■ **Work order 1**: In the article on learning disabilities below, condense the paragraph that begins "The first batch had 20 people" into a short bulleted list that keeps its main facts.
■ **Work order 2**: Reproduce a passage from the article on learning disabilities below, starting at the words "A naval engineer" and ending after "It needed dedication.".

■ **Extracted text**:
Start of Block

Association of Learning Disabilities India has set up centres in Palakkad, Thrissur, Kozhikode, Kasaragod, Ernakulam and Kottayam
A literature class by V.V. Joseph was not something a student would have liked to miss when he was a remedial teacher at Vimala College in Thrissur. But, a simple letter written by him would make him sound rather uneducated.
That would perhaps sum up a kind of learning disability. And Mr. Joseph is among a few who overcame his disability in writing a language by making use of his other faculties. It is possible that many children overcome some of their disabilities on their own, says Mr. Joseph. But, not all.
Children need to have early intervention and they have to be let loose after giving them some stimulus, said Mr. Joseph. His mantra to tackle the learning disability is "if I cannot learn the way you teach me, will you teach me the way I can learn."
A naval engineer by profession, Mr. Joseph left his job to seek more guidance into how to get a child with learning disability look at life a little differently. With that single thought in mind, Mr. Joseph sought help from psychiatrist N.R. Arun Kishore in Thrissur. Both of them set out in identifying and creating techniques to overcome different types of learning disability.
Mr. Joseph, hailing from an agriculturist family at Nellankara, Thrissur, says that he is lucky to have a childhood without pressures of pursuing a particular profession and got the right support from his teachers at the right time.
He was left on his own to choose his profession. In spite of all the help, Mr. Joseph had felt rather at pains for what he was not able to do.
Identifying a learning disability and finding a remedy for each was not an easy task. It needed dedication.
Now almost two decades down the line working to bringing dignity into people with learning disability, Mr. Joseph can perhaps feel satisfied about creating a group of people who realises the need for taking up the issue in the right manner and implement the corrections in the best possible manner.
The Association of Learning Disabilities India (ALDI) with Dr. Arun Kishore as president was born with such an intention. Mr. Joseph started with helping children at his learning centre and then started his training of teachers at home.
The first batch had 20 people, he said. They were to identify children and implement remedial measures. He later learnt that creating support groups in each district with parents' participation was ideal for sustaining a support centre. Thus, an ALDI Learning Centre in a few districts came about, the latest being Ernakulam.
Now there are learning disability centres set up by the ALDI in Palakkad, Thrissur, Kozhikode, Kasaragod, Ernakulam and Kottayam and one clinic in Mangalore too.
Training of resource persons has started in Thiruvananthapuram too. A coordinator in each centre takes up the responsibility for the district.
"We plan to introduce rehabilitation from next year onwards," said Mr. Joseph. An ALDI foundation for rehabilitation would be coming up in Palakkad near Alathur, where the organisation has acquired 10.5 acres.
When Mr. Joseph started out with the idea of identifying the disadvantaged children by approaching a school principal in 1987, he was almost shooed away for introducing terms like learning disability, which the principal said would only create confusion. The integrated approach in education came about only in 1998, which recognised the need to provide help for dyslectic children.
For many a parent, Mr. Joseph had been a godsend. But for his training methods, their children would still be backward in the class. Learning disability or dyslexia is now a known fact but awareness about it is still lacking. ALDI learning centres will adopt schools which are educationally backward and uplift them academically.
Mr. Joseph has trained about 700 teachers in the community and has created a pool of 72 master trainers for the Integrated Education for Disabled Children programme of the State Government and 50 master trainers for the ALDI.

End of Block

■ **Provided data**:
Start of Block

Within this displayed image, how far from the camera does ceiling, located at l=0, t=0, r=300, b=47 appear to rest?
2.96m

End of Block

■ **Answer 1**:
- The first batch of trainees had 20 people.
- They were to identify children and carry out remedial measures.
- Mr. Joseph later learned that district support groups with parents taking part were ideal for sustaining a support center.
- This led to ALDI Learning Centres in a few districts, the latest being Ernakulam.

■ **Answer 2**:
A naval engineer by profession, Mr. Joseph left his job to seek more guidance into how to get a child with learning disability look at life a little differently. With that single thought in mind, Mr. Joseph sought help from psychiatrist N.R. Arun Kishore in Thrissur. Both of them set out in identifying and creating techniques to overcome different types of learning disability.
Mr. Joseph, hailing from an agriculturist family at Nellankara, Thrissur, says that he is lucky to have a childhood without pressures of pursuing a particular profession and got the right support from his teachers at the right time.
He was left on his own to choose his profession. In spite of all the help, Mr. Joseph had felt rather at pains for what he was not able to do.
Identifying a learning disability and finding a remedy for each was not an easy task. It needed dedication.